For some of the accounts, the increase in CTR and conversion rates more than made up for this negative average order value; however, in 3 of the 9 accounts, the average order value change made it so this type of sitelink was less profitable than just using standard campaign sitelinks with new items, shipping policies, etc.

Ambiguous Queries


The ambiguous ad groups are the ones I had the most hopes in increasing with ad group sitelinks. These were commercial type queries for which the sites had to send the traffic to fairly generic category pages as they could not guess the type of product the user wanted.

For instance, a query such as ‘Women’s Dresses’ could use sitelinks such as evening dress, cocktail dress, summer dress, etc.

Using these specific sitelinks lead to a positive change in both CTR and conversion rates. The average order value dropped an insignificant 0.5%.

Within this test, the ambiguous ad groups were definitely the ones with the best overall change due to using ad group sitelinks.

The Difficulty of Creating Sitelinks

If you are dealing with hundreds of sitelinks, in the UI, you have to hunt for each individual sitelink you want displayed in a UI that does not have a sort or search feature. While this can be difficult in ecommerce examples, its very difficult in lead generation campaigns where the sitelink name might be the same for multiple geographies, but the destination URL changes by geography.

Just to create sitelinks for an ecommerce account with 50 ad groups takes this type of effort:

  • List out the ad groups
  • Choose the sitelink per ad group
  • Go into the UI for every single ad group to create ad group level sitelinks
  • For each ad group, hunt through the list of sitelinks to add them to the ad group
  • Save the ad group sitelinks and move on to the next ad group

In a campaign of just 50 ad groups, it took about two hours to customize all of the sitelinks.

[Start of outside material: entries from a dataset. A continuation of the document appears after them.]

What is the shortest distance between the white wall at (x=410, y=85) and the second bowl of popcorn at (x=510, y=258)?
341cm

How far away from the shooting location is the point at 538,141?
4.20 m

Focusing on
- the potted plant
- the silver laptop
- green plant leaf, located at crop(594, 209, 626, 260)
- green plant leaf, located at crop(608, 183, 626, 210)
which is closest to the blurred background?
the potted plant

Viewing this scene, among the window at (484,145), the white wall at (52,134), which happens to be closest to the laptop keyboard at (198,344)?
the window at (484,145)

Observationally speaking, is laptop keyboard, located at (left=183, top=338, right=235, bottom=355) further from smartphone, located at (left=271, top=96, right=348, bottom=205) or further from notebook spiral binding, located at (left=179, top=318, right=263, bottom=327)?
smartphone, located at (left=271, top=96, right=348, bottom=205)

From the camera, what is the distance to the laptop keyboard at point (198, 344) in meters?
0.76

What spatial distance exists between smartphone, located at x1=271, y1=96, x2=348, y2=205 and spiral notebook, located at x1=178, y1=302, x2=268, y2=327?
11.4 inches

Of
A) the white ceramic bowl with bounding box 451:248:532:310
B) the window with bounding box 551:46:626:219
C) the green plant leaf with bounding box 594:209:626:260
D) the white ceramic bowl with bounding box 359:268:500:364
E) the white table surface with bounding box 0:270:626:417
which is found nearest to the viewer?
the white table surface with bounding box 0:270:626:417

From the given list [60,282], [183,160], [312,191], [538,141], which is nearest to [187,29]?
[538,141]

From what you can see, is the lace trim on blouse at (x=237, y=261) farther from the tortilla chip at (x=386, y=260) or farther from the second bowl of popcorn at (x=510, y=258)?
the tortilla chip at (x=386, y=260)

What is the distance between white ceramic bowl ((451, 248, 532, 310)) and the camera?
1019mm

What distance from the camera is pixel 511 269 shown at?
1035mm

The AdWords Editor now supports campaign and ad group level sitelinks. I find for large sites, its easiest to get some type of website export and then manipulate the data in Excel before importing the data into the AdWords Editor. For smaller sites, you can easily create the sitelinks in Excel and then use the Editor. Regardless of your initial data set, the AdWords Editor and Excel are a much better combination than the AdWords interface to use for creating many ad group level sitelinks.


For most accounts, it is not worth the time and effort to create sitelinks for all of your ad groups right now. This is not because of the results, it is because of the difficulty in creating mass amounts of ad group sitelinks

At the moment, the best course of action is to examine the ad groups with the most impressions in the ‘top’ positions that are ambiguous types of ad groups and create sitelinks for those ad groups.


Once the AdWords editor supports the bulk import of ad group sitelinks, it will be worthwhile to create ad group sitelinks for most of your ad groups.

Just once you create them, compare the results to what you were getting to make sure that your ad group sitelinks are helping you reach your overall account goals.